(EXTRACTED MATERIAL):

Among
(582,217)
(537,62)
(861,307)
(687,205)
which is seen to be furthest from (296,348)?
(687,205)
==
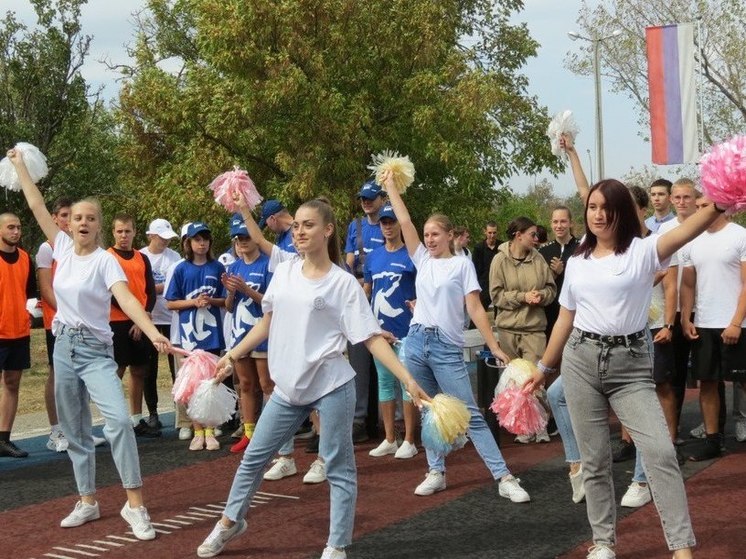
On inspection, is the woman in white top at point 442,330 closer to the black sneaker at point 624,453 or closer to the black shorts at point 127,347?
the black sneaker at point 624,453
---
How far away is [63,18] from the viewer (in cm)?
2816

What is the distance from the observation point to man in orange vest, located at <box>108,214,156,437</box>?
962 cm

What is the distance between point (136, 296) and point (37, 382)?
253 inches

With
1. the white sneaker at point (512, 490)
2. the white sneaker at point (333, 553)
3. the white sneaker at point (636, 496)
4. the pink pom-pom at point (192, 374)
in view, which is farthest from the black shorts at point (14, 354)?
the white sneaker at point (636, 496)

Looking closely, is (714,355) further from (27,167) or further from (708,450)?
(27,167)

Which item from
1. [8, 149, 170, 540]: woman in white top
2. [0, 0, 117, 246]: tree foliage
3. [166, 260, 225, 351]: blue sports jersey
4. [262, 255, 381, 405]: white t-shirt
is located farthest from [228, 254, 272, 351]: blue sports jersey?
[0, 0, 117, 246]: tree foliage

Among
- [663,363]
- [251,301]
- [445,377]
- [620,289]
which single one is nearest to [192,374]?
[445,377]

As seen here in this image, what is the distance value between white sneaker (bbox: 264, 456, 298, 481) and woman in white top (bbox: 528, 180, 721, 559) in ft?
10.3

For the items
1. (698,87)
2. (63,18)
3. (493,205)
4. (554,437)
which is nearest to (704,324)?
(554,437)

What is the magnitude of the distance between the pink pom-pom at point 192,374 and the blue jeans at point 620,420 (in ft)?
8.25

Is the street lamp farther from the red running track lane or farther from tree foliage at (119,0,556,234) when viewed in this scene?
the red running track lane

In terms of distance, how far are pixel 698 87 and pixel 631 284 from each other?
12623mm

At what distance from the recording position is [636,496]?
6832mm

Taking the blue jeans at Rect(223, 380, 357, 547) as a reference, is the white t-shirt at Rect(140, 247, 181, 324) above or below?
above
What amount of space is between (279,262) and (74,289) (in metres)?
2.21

(WHAT THE EXERCISE ASKS):
Gather every line from the records above that contains the word "farthest", matching case exactly.

(EXERCISE SOLUTION):
in view, which is farthest from the black shorts at point (14, 354)?
is located farthest from [228, 254, 272, 351]: blue sports jersey?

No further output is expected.